Gabriel’s explanation

Daniel’s second vision provided further details about the difficulties God’s people would experience before their Messiah was born. The location of his vision was significant. Daniel said, “And I saw in a vision; and it came to pass, when I saw, that I was at Shushan in the palace, which is in the province of Elam; and I saw in a vision, and I was by the river of Ulai” (Daniel 8:2). Shushan was the capital of Persia and it was noted several times in the book of Esther as the place where the Jews would face extermination. It could be that God chose to show Daniel the future of his people at this location because it marked a critical turning point in their deliverance from their enemies.

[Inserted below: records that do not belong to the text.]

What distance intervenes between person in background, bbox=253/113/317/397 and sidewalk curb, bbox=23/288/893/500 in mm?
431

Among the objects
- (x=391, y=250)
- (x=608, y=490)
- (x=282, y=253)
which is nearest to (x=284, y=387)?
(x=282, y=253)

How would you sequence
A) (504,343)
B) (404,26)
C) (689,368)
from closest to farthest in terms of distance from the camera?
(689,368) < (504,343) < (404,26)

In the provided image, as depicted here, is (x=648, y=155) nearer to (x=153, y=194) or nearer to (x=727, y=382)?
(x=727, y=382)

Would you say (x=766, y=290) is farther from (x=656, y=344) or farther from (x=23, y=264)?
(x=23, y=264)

In his vision, Daniel saw a ram “pushing westward, and northward, and southward; so that no beasts might stand before him, neither was there any that could deliver out of his hand; but he did according to his will, and became great” (Daniel 8:4). Then, Daniel saw a goat with a notable horn between his eyes come against the ram and defeat him (Daniel 8:5-7). As a result of his victory, the goat became stronger, but eventually, his great horn was broken and out of it came up four notable horns “and out of one of them came forth a little horn, which waxed exceeding great, toward the south, and toward the east, and toward the pleasant land” (Daniel 8:8-9).

Daniel’s vision concluded with a picture of God’s temple being desecrated by the little horn. At the time of Daniel’s vision, about 551 B.C., God’s temple lay in ruins. It had already been destroyed by king Nebuchadnezzar of Babylon. Daniel was confused and  needed God to help him understand what was going on in his vision. It says in Daniel 8:15-16, “And it came to pass, when I, even I Daniel, had seen the vision, and sought for the meaning, then behold, there stood before me as the appearance of a man. And I heard a man’s voice between the banks of the Ulai, which called, and said, Gabriel, make this man to understand the vision.”

The angel Gabriel is believed to be one of only three archangels identified in the Bible. The fact that he was specifically directed to explain the vision to Daniel indicated that the information was probably only available to this high ranking official in God’s kingdom. Gabriel said of himself in Luke 1:19, “I am Gabriel, that stand in the presence of God; and am sent to speak unto thee.” Unto Daniel, Gabriel said, “Understand, O son of man: for at the time of the end shall be the vision” (Daniel 8:17). What Daniel was expected to understand was that there would be a conclusion to the Israelites’ story. God would one day bring to an end the earthly kingdom that he had once inhabited.